◆ **Exercise aim**
The answer must be a single number: how many lines of the records below contain "true".

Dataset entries
☆ ☆ ☆ ☆ ☆ ☆ ☆

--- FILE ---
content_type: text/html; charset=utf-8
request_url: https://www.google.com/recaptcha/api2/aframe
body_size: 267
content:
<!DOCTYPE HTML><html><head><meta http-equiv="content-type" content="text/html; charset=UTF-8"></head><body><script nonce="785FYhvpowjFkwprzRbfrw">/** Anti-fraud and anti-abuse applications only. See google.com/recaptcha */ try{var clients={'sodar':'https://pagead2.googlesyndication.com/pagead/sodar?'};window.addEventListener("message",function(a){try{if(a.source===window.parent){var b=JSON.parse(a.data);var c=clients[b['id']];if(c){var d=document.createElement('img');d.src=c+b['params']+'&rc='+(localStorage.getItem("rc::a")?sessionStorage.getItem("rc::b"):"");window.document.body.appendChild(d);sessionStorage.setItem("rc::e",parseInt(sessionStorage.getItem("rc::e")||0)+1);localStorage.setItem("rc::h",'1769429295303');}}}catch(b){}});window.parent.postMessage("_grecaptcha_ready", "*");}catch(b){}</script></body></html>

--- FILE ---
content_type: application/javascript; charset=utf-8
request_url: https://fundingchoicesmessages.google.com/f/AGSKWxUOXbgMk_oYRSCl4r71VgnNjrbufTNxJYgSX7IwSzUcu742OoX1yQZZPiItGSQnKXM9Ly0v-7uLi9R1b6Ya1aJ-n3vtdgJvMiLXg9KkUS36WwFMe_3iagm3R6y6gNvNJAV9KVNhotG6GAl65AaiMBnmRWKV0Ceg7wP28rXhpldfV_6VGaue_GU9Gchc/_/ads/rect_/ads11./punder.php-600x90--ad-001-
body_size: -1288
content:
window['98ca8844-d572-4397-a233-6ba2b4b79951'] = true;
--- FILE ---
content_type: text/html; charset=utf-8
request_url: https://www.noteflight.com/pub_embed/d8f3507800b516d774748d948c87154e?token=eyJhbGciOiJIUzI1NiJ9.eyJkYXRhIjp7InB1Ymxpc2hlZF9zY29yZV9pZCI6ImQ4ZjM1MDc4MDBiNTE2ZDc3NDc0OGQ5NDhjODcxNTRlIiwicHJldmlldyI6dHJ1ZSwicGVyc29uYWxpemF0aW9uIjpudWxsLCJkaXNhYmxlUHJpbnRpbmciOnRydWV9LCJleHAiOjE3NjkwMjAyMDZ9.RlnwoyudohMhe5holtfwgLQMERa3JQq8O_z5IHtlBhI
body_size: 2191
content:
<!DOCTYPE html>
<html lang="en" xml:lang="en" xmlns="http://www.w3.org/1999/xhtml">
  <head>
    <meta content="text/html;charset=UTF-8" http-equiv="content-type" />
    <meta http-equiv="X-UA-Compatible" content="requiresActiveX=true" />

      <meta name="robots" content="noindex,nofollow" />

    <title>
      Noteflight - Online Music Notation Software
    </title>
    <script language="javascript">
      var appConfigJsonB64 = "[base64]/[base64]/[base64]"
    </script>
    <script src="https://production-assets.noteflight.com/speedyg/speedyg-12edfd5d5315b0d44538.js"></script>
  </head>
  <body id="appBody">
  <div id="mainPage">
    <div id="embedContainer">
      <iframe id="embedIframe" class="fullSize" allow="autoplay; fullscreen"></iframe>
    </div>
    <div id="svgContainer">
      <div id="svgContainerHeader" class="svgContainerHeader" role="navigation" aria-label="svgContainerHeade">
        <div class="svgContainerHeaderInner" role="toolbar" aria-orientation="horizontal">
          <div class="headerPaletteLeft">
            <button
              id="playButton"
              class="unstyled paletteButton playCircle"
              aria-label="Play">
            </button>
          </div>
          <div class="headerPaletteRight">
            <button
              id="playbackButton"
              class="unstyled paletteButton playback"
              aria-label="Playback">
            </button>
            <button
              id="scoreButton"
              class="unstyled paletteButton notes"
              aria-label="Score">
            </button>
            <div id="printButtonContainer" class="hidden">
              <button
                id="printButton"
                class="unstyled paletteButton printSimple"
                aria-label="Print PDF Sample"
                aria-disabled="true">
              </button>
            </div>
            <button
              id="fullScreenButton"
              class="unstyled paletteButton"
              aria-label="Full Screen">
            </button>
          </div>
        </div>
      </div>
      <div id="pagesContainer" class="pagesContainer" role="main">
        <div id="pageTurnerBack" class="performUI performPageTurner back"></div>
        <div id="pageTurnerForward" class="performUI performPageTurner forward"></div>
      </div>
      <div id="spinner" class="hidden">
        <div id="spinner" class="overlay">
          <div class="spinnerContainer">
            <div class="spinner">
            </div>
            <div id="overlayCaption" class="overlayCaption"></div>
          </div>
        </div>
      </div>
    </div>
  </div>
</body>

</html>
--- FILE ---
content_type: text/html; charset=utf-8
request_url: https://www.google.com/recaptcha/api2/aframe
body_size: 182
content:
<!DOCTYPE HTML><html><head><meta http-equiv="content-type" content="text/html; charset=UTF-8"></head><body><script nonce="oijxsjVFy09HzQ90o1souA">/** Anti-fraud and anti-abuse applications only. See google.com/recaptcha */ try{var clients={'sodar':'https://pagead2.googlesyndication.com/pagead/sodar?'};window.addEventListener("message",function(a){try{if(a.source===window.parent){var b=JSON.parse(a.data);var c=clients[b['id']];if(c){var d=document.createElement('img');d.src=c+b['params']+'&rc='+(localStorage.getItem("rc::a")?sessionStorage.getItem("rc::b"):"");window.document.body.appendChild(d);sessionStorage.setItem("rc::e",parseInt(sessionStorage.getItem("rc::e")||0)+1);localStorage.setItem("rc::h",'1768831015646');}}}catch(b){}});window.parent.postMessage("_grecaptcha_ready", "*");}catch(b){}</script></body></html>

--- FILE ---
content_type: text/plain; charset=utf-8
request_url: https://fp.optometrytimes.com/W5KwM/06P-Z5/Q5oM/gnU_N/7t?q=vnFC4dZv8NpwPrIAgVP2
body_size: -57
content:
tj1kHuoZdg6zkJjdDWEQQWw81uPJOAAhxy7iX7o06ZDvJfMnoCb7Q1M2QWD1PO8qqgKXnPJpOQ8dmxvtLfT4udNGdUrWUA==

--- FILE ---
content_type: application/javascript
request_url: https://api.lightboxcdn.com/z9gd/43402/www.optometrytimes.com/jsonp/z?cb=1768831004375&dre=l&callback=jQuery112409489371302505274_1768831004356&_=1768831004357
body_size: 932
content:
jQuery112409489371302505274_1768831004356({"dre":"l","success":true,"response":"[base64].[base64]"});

☆ ☆ ☆ ☆ ☆ ☆ ☆

◆ **Solution for this problem**
4